_Ketentuan Latihan_
- a) Tukar frasa "teknisi laboratorium" dengan "perawat", lalu tuliskan kembali seluruh isi bagian dokumen tentang Rumah Sakit Huoshenshan mulai dari "Pada tanggal 8" terus sampai "tertulis di situ.".
- b) Sebutkan semua bilangan yang ditulis dengan angka dalam bagian dokumen tentang Rumah Sakit Huoshenshan.
- c) Berdasarkan bagian dokumen tentang Rumah Sakit Huoshenshan, tentukan apakah setiap pernyataan berikut sesuai dengan isinya: (i) Netizen itu mengaku sebagai dokter di rumah sakit tersebut. (ii) Menurut desain rumah sakit, satu kamar ditempati dua pasien. (iii) Foto itu diunggah ke platform media sosial 4Chan.

_Bagian Dokumen_
★ ★ ★ ★

Pada tanggal 8 Februari, seorang netizen tanpa disebut namanya memposting foto, yang ia klaim berasal dari Rumah Sakit Huoshenshan, ke platform media sosial 4Chan. Ia mengatakan ia adalah seorang teknisi laboratorium di rumah sakit Huoshenshan. 

Untuk membuktikan identitasnya, ia menerbitkan sebuah foto, di mana seseorang yang mengenakan sarung tangan memegang catatan dengan tanggal yang tertulis di situ.

Ia menulis di postingannya, “Situasinya jauh lebih buruk daripada yang anda tahu. Kematian akibat Coronavirus yang dilaporkan hanyalah tipe yang mendadak, bukan pneumonia.”

Ia mengatakan staf memindahkan pasien dari 200 hingga 400 kamar setiap hari, tetapi tidak jelas ke mana pasien dikirim. Menurut desain rumah sakit, dua pasien tinggal di satu kamar.

★ ★ ★ ★

_Informasi Sumber_
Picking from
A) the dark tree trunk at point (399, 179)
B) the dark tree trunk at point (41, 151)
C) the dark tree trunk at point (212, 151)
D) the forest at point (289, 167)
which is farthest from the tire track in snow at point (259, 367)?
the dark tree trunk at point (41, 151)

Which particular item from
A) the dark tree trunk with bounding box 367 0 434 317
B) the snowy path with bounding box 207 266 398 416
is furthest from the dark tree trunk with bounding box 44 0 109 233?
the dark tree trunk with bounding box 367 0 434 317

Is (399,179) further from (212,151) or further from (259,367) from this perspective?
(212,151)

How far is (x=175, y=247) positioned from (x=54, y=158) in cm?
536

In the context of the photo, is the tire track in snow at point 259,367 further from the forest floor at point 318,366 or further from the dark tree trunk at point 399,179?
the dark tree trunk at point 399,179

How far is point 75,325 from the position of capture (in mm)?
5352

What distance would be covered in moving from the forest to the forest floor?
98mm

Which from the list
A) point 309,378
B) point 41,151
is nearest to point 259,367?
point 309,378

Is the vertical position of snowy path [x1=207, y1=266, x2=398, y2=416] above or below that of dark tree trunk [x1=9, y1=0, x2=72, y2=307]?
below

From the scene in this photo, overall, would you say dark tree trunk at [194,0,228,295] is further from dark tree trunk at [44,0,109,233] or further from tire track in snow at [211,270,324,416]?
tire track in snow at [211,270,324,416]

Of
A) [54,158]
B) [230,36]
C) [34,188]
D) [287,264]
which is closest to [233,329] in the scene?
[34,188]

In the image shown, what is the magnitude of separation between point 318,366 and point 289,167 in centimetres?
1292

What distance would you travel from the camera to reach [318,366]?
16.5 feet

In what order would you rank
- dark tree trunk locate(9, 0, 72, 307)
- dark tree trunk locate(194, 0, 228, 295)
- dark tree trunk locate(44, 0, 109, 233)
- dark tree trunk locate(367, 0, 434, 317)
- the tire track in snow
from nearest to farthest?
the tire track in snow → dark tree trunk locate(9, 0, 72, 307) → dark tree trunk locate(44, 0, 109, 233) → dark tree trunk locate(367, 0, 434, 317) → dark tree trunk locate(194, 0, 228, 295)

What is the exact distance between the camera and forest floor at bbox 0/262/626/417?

★ ★ ★ ★

_Jawaban Latihan_
- a)
Pada tanggal 8 Februari, seorang netizen tanpa disebut namanya memposting foto, yang ia klaim berasal dari Rumah Sakit Huoshenshan, ke platform media sosial 4Chan. Ia mengatakan ia adalah seorang perawat di rumah sakit Huoshenshan. 

Untuk membuktikan identitasnya, ia menerbitkan sebuah foto, di mana seseorang yang mengenakan sarung tangan memegang catatan dengan tanggal yang tertulis di situ.

- b) 8, 200, 400

- c)
(i) Tidak: "Ia mengatakan ia adalah seorang teknisi laboratorium di rumah sakit Huoshenshan."
(ii) Ya: "Menurut desain rumah sakit, dua pasien tinggal di satu kamar."
(iii) Ya: "memposting foto, yang ia klaim berasal dari Rumah Sakit Huoshenshan, ke platform media sosial 4Chan."